Says he is posting on here!
I am sure most people subscribe or read other forums / FB as I do but Facts is my first home, I do have a quick look at Fun which is my last port of call but I would never subscribe to it.


----------



## Pudsey_Bear

After the last few days Fun has been deleted from my bookmarks, he has effectively killed another forum out of what appears to be pure spite against one member, so he can go screw himself, Fun was my first forum, it was also the one I stopped using first.


----------



## barryd

Pudsey_Bear said:


> After the last few days Fun has been deleted from my bookmarks, he has killed another forum out of pure spite against one member, so he can go screw himself, Fun was my first forum, it was also the one I stopped using first.


Whats gone on Kev? I hardly ever look in.


----------



## Pudsey_Bear

Not sure what I can say in a open forum Barry, but DIYmotorhome is no more, I have started a temp one for them to sort something out.

http://self-build-motorhome.freeforums.net/thread/2/welcome-new-home


----------



## Matchlock

Pudsey_Bear said:


> Not sure what I can say in a open forum Barry, but DIYmotorhome is no more, I have started a temp one for them to sort something out.
> 
> http://self-build-motorhome.freeforums.net/thread/2/welcome-new-home


You can say whatever you like Kev as long as its not slander.


----------



## barryd

Pudsey_Bear said:


> Not sure what I can say in a open forum Barry, but DIYmotorhome is no more, I have started a temp one for them to sort something out.
> 
> http://self-build-motorhome.freeforums.net/thread/2/welcome-new-home


Im confused now Kev. I thought you were talking about Motorhome Fun.  I thought it was the one site that still had a massive membership.


----------



## Pudsey_Bear

The info can be found on fun, unless he's taken it down, I'm not going to say anymore, proving anything is a difficult thing either way, he put the site up for sale and threatened to close the site because of one member in his own words in an email to me, he put it up for sale then when I and someone else were interested it disappeared, Jim has had some family issues and I don't need to add to it, I have no axe to grind other than IMO the unfairness of his actions.


----------



## Pudsey_Bear

No Barry he closed https://www.diymotorhome.co.uk, he set it up for the lads wanting to get away from SBMCC.


----------



## Pudsey_Bear

The info can be found on fun, unless he's taken it down, I'm not going to say anymore, proving anything is a difficult thing either way, he put the site up for sale and threatened to close the site because of one member in his own words in an email to me, he put it up for sale then when I and someone else were interested it disappeared, Jim has had some family issues and I don't need to add to it, I have no axe to grind other than IMO the unfairness of his actions.


----------



## raynipper

F un, F uits, F acts, F unsters, F orums.??? Is there a pattern here?

Ray.


----------



## Pudsey_Bear

raynipper said:


> F un, F uits, F acts, F unsters, F orums.??? Is there a pattern here?
> 
> Ray.


Yup, they all begin with F, surprised you didn't notice that Ray.


----------



## raynipper

Huummmm………………..:surprise::surprise:


----------



## Pudsey_Bear

Which one is f uts Ray   and isn't fun and funsters the same place.


----------



## raynipper

rrrrrrr …………… F ruits. FFS.

Ray.


----------



## Pudsey_Bear

Now Now, Ray watch your blood pressure mate,


----------



## raynipper

Yep, it needs watching. 150/65 with no meds and 128/60 with meds.
But alcohol intake or lack of can also adjust my bp.

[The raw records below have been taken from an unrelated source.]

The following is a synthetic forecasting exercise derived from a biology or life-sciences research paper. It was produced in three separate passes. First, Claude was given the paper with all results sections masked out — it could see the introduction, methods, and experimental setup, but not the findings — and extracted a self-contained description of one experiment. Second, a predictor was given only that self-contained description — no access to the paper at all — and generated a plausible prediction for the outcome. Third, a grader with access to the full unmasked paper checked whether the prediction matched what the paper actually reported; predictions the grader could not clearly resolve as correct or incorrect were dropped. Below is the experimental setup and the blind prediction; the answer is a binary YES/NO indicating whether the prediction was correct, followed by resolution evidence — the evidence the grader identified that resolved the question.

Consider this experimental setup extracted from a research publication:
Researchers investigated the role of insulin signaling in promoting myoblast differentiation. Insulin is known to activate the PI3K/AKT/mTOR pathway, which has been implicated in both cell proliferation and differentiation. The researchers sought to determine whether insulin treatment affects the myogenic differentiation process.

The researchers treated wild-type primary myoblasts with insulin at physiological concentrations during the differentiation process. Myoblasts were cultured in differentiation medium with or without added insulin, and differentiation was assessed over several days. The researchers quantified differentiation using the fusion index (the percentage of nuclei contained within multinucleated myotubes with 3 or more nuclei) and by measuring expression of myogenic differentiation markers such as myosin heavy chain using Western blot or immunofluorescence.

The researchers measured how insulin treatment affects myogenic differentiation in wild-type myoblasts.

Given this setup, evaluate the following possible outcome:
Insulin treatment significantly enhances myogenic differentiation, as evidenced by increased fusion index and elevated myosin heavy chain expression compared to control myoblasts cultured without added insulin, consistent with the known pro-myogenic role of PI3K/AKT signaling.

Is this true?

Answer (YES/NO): YES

With so many other plates spinning at the mo it's no wonder being high.

Ray.


----------



## dghr272

Pudsey_Bear said:


> The info can be found on fun, unless he's taken it down, I'm not going to say anymore, proving anything is a difficult thing either way, he put the site up for sale and threatened to close the site because of one member in his own words in an email to me, he put it up for sale then when I and someone else were interested it disappeared, Jim has had some family issues and I don't need to add to it, I have no axe to grind other than IMO the unfairness of his actions.


We can all make rash decisions and judgement can be impaired when family issues surface, after reading his version you could be right about the unfairness of his actions. Members get a feeling of ownership from the information they add to build a good site/community, they rightly feel aggrieved when it's lost, members here know that better than most.

At the end of the day it was his decision to take, just a pity if all the members info is lost.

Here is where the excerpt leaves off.